STATED PROBLEM -> Every entry below should be repeated exactly; the pictures should not.

WORKING DATA ->
start

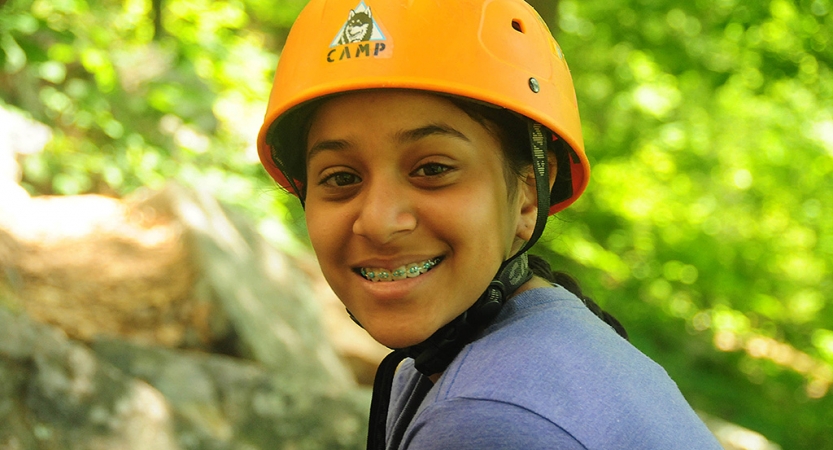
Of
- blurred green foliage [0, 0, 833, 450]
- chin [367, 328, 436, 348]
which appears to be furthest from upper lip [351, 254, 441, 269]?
blurred green foliage [0, 0, 833, 450]

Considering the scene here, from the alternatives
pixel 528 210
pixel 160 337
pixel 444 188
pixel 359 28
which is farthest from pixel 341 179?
pixel 160 337

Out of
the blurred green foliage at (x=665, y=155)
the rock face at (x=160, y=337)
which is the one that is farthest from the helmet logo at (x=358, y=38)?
the blurred green foliage at (x=665, y=155)

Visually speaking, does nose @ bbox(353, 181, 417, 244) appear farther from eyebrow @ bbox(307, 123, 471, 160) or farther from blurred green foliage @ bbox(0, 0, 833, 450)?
blurred green foliage @ bbox(0, 0, 833, 450)

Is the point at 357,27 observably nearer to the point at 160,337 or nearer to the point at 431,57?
the point at 431,57

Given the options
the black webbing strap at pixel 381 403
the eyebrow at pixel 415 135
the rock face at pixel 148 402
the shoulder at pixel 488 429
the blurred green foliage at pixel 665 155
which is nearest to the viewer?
the shoulder at pixel 488 429

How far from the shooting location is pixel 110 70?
482cm

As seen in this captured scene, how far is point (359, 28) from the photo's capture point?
1.59 m

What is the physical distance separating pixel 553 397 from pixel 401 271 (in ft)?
1.58

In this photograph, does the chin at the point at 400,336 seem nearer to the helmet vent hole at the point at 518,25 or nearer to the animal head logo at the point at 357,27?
the animal head logo at the point at 357,27

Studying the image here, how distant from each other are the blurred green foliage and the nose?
3.75 meters

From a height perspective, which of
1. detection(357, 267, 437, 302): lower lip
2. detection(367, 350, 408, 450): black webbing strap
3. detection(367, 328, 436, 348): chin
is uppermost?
detection(357, 267, 437, 302): lower lip

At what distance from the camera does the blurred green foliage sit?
17.2ft

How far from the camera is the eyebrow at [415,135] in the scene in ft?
4.72

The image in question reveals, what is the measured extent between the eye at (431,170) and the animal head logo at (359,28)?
1.02 feet
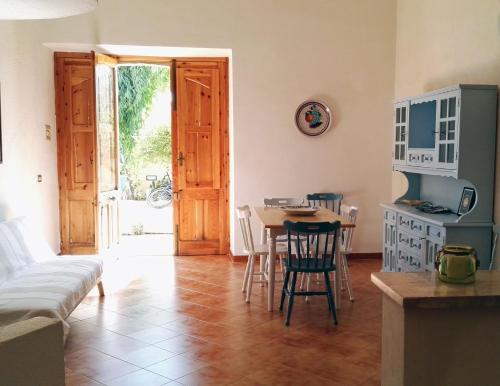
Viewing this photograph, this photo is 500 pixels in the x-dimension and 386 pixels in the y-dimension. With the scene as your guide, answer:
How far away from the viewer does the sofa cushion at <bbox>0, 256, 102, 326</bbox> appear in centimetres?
339

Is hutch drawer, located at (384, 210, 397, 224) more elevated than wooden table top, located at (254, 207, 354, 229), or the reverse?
wooden table top, located at (254, 207, 354, 229)

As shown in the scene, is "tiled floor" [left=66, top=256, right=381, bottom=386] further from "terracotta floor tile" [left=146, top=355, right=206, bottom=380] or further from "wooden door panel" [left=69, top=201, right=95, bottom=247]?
"wooden door panel" [left=69, top=201, right=95, bottom=247]

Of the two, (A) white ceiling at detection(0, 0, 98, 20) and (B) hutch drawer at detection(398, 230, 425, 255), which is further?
(B) hutch drawer at detection(398, 230, 425, 255)

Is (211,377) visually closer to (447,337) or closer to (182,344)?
(182,344)

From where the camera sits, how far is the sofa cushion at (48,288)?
3.39 metres

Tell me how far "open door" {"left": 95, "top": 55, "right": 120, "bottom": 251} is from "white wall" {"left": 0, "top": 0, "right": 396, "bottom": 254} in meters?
0.57

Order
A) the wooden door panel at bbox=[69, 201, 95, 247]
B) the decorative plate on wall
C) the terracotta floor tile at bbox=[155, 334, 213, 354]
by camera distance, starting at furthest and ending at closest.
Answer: the wooden door panel at bbox=[69, 201, 95, 247], the decorative plate on wall, the terracotta floor tile at bbox=[155, 334, 213, 354]

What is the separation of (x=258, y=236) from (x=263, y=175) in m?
0.77

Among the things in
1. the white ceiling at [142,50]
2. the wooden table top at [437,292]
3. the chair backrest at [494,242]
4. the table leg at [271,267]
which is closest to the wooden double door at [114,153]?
the white ceiling at [142,50]

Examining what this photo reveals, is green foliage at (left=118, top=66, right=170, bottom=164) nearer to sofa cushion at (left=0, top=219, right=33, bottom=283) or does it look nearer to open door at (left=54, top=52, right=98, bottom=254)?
open door at (left=54, top=52, right=98, bottom=254)

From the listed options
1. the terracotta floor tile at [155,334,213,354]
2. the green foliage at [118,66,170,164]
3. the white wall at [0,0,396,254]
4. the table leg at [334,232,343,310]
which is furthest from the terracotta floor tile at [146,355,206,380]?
the green foliage at [118,66,170,164]

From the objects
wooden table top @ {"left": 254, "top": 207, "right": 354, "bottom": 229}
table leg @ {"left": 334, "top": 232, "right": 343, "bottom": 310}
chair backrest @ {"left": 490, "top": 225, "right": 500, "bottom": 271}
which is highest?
wooden table top @ {"left": 254, "top": 207, "right": 354, "bottom": 229}

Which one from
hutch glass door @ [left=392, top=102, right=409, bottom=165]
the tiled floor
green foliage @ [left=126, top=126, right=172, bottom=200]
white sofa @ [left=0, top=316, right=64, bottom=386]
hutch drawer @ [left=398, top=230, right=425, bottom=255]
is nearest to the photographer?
white sofa @ [left=0, top=316, right=64, bottom=386]

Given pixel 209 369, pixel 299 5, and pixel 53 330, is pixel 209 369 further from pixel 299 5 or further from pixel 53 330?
pixel 299 5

end

RESULT OF THIS TASK ->
Of
- blurred green foliage [0, 0, 833, 450]
- chin [367, 328, 436, 348]
which appears to be furthest from upper lip [351, 254, 441, 269]?
blurred green foliage [0, 0, 833, 450]

Considering the scene here, from the alternatives
pixel 528 210
pixel 160 337
pixel 444 188
pixel 359 28
which is farthest from pixel 341 179?
pixel 160 337

Out of
the blurred green foliage at (x=665, y=155)
the rock face at (x=160, y=337)
which is the one that is farthest from the helmet logo at (x=358, y=38)?
the blurred green foliage at (x=665, y=155)

Visually speaking, does nose @ bbox(353, 181, 417, 244) appear farther from eyebrow @ bbox(307, 123, 471, 160) or farther from blurred green foliage @ bbox(0, 0, 833, 450)?
blurred green foliage @ bbox(0, 0, 833, 450)

Is the point at 357,27 observably nearer to the point at 160,337 or nearer to the point at 431,57?
the point at 431,57

Given the options
the black webbing strap at pixel 381 403
the eyebrow at pixel 415 135
the rock face at pixel 148 402
the shoulder at pixel 488 429
the blurred green foliage at pixel 665 155
which is nearest to the viewer?
the shoulder at pixel 488 429

How far from the shooting location is pixel 110 70?
482cm

As seen in this captured scene, how far is point (359, 28) from the photo's capture point?
1.59 m

What is the physical distance separating pixel 553 397 from pixel 401 271 (in ft)?
1.58

In this photograph, does the chin at the point at 400,336 seem nearer to the helmet vent hole at the point at 518,25 or nearer to the animal head logo at the point at 357,27?
the animal head logo at the point at 357,27

Studying the image here, how distant from each other are the blurred green foliage and the nose?
3.75 meters

From a height perspective, which of
1. detection(357, 267, 437, 302): lower lip
2. detection(367, 350, 408, 450): black webbing strap
3. detection(367, 328, 436, 348): chin
is uppermost?
detection(357, 267, 437, 302): lower lip

At what distance from the camera does the blurred green foliage sit?
17.2ft

How far from the camera is the eyebrow at [415,135] in the scene in ft?
4.72

The image in question reveals, what is the measured extent between the eye at (431,170) and the animal head logo at (359,28)?
1.02 feet
Viewing this photograph, this photo is 500 pixels in the x-dimension and 386 pixels in the y-dimension. With the scene as your guide, answer:
How far away from the viewer does the sofa cushion at <bbox>0, 256, 102, 326</bbox> appear in centimetres?
339

Is hutch drawer, located at (384, 210, 397, 224) more elevated than wooden table top, located at (254, 207, 354, 229), or the reverse?
wooden table top, located at (254, 207, 354, 229)

As shown in the scene, is "tiled floor" [left=66, top=256, right=381, bottom=386] further from "terracotta floor tile" [left=146, top=355, right=206, bottom=380] or further from "wooden door panel" [left=69, top=201, right=95, bottom=247]?
"wooden door panel" [left=69, top=201, right=95, bottom=247]

Of the two, (A) white ceiling at detection(0, 0, 98, 20) and (B) hutch drawer at detection(398, 230, 425, 255), which is further?
(B) hutch drawer at detection(398, 230, 425, 255)

Is (211,377) visually closer to (447,337) or closer to (182,344)?
(182,344)

From where the camera sits, how far is the sofa cushion at (48,288)?
3.39 metres

Tell me how far "open door" {"left": 95, "top": 55, "right": 120, "bottom": 251} is from "white wall" {"left": 0, "top": 0, "right": 396, "bottom": 254} in meters?
0.57

Order
A) the wooden door panel at bbox=[69, 201, 95, 247]
B) the decorative plate on wall
C) the terracotta floor tile at bbox=[155, 334, 213, 354]
by camera distance, starting at furthest and ending at closest.
Answer: the wooden door panel at bbox=[69, 201, 95, 247], the decorative plate on wall, the terracotta floor tile at bbox=[155, 334, 213, 354]

What is the separation of (x=258, y=236) from (x=263, y=175) in m?
0.77

Among the things in
1. the white ceiling at [142,50]
2. the wooden table top at [437,292]
3. the chair backrest at [494,242]
4. the table leg at [271,267]
which is closest to the wooden double door at [114,153]?
the white ceiling at [142,50]

Examining what this photo reveals, is green foliage at (left=118, top=66, right=170, bottom=164) nearer to sofa cushion at (left=0, top=219, right=33, bottom=283) or does it look nearer to open door at (left=54, top=52, right=98, bottom=254)?
open door at (left=54, top=52, right=98, bottom=254)

From the listed options
1. the terracotta floor tile at [155,334,213,354]
2. the green foliage at [118,66,170,164]
3. the white wall at [0,0,396,254]
4. the table leg at [334,232,343,310]
which is furthest from the terracotta floor tile at [146,355,206,380]?
the green foliage at [118,66,170,164]

From the objects
wooden table top @ {"left": 254, "top": 207, "right": 354, "bottom": 229}
table leg @ {"left": 334, "top": 232, "right": 343, "bottom": 310}
chair backrest @ {"left": 490, "top": 225, "right": 500, "bottom": 271}
which is highest?
wooden table top @ {"left": 254, "top": 207, "right": 354, "bottom": 229}

Which one from
hutch glass door @ [left=392, top=102, right=409, bottom=165]
the tiled floor
green foliage @ [left=126, top=126, right=172, bottom=200]
white sofa @ [left=0, top=316, right=64, bottom=386]
hutch drawer @ [left=398, top=230, right=425, bottom=255]
is nearest to the photographer?
white sofa @ [left=0, top=316, right=64, bottom=386]

Given pixel 209 369, pixel 299 5, and pixel 53 330, is pixel 209 369 further from pixel 299 5 or further from pixel 53 330?
pixel 299 5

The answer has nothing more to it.